I already decided to keep ready to eat meat in my freezer ALL the time yesterday…
So that’s why I had 4 meals. I just didn’t get my minimal protein until midnight… Aka why I should just eat a pound of meat during the day as I can’t even remotely guess if I had enough protein. A pound of meat or more and some eggs and whatnot, that should be enough. And it probably usually is.
But today there is a new experiment! Do much non-satiating low-protein dairy mess things up even in the presence of a substantial amount of lean pork? Or the proper amount of meat and calories do the trick? It’s an old question of mine. I give my body the meat and protein it apparently always wants, it gets it calories too - but a big part of the latter comes from non-satiating items.
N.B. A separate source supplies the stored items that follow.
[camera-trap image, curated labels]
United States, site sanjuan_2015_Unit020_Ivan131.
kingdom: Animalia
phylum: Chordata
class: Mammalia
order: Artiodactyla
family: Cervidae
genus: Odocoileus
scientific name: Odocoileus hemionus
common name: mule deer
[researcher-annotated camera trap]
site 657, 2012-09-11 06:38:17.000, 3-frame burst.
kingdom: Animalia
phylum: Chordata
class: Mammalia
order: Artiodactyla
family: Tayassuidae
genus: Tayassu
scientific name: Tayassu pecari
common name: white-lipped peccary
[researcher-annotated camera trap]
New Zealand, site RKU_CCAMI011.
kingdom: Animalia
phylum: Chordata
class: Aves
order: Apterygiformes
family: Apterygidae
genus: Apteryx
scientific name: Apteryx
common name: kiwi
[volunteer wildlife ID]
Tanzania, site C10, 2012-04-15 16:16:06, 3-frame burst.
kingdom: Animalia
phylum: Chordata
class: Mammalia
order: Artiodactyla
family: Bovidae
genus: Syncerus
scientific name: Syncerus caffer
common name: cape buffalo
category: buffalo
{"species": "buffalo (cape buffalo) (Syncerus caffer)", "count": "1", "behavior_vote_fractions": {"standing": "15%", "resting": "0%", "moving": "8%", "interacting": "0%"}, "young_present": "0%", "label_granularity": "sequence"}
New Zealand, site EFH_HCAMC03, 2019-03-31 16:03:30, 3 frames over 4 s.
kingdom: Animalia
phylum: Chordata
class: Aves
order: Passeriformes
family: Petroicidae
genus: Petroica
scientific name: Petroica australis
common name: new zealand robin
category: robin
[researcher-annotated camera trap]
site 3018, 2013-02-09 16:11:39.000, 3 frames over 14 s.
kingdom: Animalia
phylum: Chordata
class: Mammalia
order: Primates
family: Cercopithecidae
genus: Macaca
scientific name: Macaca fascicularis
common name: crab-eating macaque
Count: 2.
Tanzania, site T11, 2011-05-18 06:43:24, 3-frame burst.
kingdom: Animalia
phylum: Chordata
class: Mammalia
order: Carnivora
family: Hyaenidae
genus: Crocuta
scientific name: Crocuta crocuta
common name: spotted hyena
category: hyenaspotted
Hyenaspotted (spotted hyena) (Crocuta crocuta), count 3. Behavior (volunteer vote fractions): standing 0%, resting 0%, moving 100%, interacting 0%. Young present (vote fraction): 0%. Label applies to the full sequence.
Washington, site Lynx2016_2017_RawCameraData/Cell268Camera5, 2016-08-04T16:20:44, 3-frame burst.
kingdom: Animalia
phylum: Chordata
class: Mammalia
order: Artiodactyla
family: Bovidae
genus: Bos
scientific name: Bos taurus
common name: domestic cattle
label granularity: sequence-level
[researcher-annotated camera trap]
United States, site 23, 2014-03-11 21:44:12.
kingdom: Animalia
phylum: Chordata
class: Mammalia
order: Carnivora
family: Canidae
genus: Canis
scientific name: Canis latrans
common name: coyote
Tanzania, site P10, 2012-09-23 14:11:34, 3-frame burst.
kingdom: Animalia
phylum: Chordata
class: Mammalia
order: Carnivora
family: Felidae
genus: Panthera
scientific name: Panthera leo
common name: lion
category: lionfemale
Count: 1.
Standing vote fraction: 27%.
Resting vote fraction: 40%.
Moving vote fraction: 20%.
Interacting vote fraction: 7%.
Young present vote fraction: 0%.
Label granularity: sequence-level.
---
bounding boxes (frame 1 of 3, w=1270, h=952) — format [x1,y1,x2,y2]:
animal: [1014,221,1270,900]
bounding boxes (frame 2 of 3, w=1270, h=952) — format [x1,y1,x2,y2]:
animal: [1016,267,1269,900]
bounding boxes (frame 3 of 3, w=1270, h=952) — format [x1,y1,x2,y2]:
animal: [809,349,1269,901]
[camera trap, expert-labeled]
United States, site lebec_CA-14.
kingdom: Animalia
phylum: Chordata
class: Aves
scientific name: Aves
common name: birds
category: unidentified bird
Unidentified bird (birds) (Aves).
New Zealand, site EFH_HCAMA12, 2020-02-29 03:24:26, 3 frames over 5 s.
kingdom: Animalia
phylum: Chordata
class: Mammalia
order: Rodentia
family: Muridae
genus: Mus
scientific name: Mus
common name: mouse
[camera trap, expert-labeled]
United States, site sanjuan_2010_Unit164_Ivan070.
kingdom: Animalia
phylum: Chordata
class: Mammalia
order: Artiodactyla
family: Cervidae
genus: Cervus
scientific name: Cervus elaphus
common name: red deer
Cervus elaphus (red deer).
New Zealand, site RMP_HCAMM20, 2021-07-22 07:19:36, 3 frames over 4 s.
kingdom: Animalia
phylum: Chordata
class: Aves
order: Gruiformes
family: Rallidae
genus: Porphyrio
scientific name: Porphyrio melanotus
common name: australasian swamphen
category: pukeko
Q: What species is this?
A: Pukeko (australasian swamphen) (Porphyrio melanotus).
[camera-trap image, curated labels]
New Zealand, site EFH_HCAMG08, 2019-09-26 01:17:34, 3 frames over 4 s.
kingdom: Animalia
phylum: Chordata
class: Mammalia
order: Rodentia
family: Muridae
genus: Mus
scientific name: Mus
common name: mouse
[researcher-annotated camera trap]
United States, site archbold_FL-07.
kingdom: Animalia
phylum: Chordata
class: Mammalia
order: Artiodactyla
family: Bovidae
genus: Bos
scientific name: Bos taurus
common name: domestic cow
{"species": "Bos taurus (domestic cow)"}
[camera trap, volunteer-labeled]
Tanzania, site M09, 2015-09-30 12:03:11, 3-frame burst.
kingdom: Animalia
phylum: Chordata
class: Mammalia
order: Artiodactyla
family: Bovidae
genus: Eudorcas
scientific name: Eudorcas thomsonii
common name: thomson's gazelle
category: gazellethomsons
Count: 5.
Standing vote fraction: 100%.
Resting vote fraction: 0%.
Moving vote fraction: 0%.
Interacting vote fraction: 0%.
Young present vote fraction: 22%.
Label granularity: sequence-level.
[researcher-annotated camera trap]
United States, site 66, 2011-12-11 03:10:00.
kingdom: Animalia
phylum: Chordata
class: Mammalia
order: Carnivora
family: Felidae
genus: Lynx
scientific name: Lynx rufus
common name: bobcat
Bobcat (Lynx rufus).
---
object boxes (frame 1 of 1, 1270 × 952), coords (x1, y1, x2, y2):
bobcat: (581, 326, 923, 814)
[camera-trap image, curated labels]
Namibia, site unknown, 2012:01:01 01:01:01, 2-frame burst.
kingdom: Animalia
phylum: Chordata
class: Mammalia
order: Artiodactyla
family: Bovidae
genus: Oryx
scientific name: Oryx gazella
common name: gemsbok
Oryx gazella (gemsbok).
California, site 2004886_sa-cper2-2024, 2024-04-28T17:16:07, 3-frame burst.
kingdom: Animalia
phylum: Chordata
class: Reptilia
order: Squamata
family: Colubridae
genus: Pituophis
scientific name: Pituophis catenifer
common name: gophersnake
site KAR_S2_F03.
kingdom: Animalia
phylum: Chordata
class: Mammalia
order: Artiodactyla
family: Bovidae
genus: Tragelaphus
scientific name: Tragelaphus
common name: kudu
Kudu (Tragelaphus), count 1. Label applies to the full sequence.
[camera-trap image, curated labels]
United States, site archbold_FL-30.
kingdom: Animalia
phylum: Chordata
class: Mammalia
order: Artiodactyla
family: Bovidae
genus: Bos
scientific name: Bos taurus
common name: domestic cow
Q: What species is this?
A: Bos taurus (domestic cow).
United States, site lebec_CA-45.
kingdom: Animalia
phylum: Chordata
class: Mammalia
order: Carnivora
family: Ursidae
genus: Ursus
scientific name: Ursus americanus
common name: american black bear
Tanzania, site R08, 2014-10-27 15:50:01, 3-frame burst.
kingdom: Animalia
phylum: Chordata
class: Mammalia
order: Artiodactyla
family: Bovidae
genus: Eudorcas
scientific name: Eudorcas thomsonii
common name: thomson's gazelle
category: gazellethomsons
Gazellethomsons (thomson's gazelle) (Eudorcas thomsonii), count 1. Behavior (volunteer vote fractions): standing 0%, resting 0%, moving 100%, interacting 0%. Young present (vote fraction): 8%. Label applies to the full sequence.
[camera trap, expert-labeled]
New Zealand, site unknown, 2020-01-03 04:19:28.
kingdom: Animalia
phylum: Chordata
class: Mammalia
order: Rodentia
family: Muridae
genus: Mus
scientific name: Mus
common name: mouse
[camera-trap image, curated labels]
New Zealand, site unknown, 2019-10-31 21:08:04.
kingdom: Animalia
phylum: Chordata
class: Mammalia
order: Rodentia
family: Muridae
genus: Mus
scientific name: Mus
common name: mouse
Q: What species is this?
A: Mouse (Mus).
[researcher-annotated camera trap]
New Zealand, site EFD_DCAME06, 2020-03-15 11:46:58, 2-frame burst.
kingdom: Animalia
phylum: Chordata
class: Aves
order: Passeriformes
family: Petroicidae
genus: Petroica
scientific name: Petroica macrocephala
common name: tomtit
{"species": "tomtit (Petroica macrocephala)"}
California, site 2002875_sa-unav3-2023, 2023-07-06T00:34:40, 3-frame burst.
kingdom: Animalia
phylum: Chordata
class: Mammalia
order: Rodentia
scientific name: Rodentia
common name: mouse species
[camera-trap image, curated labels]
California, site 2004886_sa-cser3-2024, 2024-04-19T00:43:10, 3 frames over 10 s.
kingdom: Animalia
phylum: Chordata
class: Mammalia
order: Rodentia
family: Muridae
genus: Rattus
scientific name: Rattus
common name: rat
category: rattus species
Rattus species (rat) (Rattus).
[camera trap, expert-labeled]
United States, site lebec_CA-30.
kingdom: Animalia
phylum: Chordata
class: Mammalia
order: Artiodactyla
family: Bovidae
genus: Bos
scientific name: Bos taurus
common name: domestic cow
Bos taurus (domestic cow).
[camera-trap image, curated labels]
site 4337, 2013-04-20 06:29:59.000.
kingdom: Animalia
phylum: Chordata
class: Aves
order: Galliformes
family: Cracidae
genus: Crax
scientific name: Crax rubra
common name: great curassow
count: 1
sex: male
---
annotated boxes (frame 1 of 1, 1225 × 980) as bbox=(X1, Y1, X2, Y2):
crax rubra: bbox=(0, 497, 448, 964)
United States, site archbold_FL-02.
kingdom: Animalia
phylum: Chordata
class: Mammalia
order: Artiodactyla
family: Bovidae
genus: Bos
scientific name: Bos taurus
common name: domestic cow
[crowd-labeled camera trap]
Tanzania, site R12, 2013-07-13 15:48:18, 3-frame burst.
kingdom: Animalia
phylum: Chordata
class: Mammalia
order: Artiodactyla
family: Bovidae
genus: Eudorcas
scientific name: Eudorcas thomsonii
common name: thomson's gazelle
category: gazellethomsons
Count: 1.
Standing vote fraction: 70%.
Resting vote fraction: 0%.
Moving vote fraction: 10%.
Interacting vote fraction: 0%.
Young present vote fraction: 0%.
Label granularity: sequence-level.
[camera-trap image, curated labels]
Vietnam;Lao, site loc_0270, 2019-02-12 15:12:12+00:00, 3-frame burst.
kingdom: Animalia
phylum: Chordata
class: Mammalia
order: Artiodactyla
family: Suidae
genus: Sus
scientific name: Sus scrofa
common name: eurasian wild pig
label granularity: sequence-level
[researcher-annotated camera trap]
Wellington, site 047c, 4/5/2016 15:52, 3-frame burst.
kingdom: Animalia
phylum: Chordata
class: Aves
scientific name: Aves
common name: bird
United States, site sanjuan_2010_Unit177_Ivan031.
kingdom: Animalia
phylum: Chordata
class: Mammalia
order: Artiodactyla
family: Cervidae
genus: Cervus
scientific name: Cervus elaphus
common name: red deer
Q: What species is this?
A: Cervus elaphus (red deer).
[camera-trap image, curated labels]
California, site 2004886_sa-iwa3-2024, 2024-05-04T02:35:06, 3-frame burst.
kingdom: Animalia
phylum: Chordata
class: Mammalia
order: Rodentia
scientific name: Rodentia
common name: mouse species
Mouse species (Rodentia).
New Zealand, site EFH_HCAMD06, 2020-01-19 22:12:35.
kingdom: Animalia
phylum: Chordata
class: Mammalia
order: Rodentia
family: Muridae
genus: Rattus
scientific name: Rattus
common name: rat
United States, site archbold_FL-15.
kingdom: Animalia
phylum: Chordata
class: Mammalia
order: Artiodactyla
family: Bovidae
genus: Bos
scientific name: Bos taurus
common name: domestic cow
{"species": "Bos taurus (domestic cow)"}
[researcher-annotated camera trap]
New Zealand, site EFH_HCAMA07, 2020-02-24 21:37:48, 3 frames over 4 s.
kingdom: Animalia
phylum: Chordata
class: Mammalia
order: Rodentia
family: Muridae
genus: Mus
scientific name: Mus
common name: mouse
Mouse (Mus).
What happens then?
But much fat almost inevitably comes from non-satiating sources. Very fatty meat doesn’t seem to satiate me as well as somewhat leaner meat, that’s why I easily overate it in the past. So maybe some part of the fat may come from not satiating sources, it’s still okay… Oh indeed, there were all my days when I only ate until I went over 120g protein, no matter how much fat I had (as long as it wasn’t super low but I hardly can eat that lean. but it happened and didn’t work, unsurprisingly).
But what if much dairy still messes with my satiation?
I go and plan some nice day and tomorrow I track and see how seriously I messed it up. But it definitely helps when I see (and eat) my pound of meat. Things tend to get insanely difficult on lower-meat days and I dislike getting an overeating, hungry/not satiated, not satisfied day. I want my nice, blissfully satiated and satisfied ones. Not like I don’t have mixed combos but I very often get more satiated and satisfied on more modest days and I had seriously overeating days where I felt starving all day on low-carb (of course I blame the carbs and I am right. okay maybe non-satiating fats too. but maybe the carbs caused that too :)).
I am sorry I will try to keep my thought process to myself in the future. I won’t but I will try. (I will try not to think about this even in my own mind, actually.)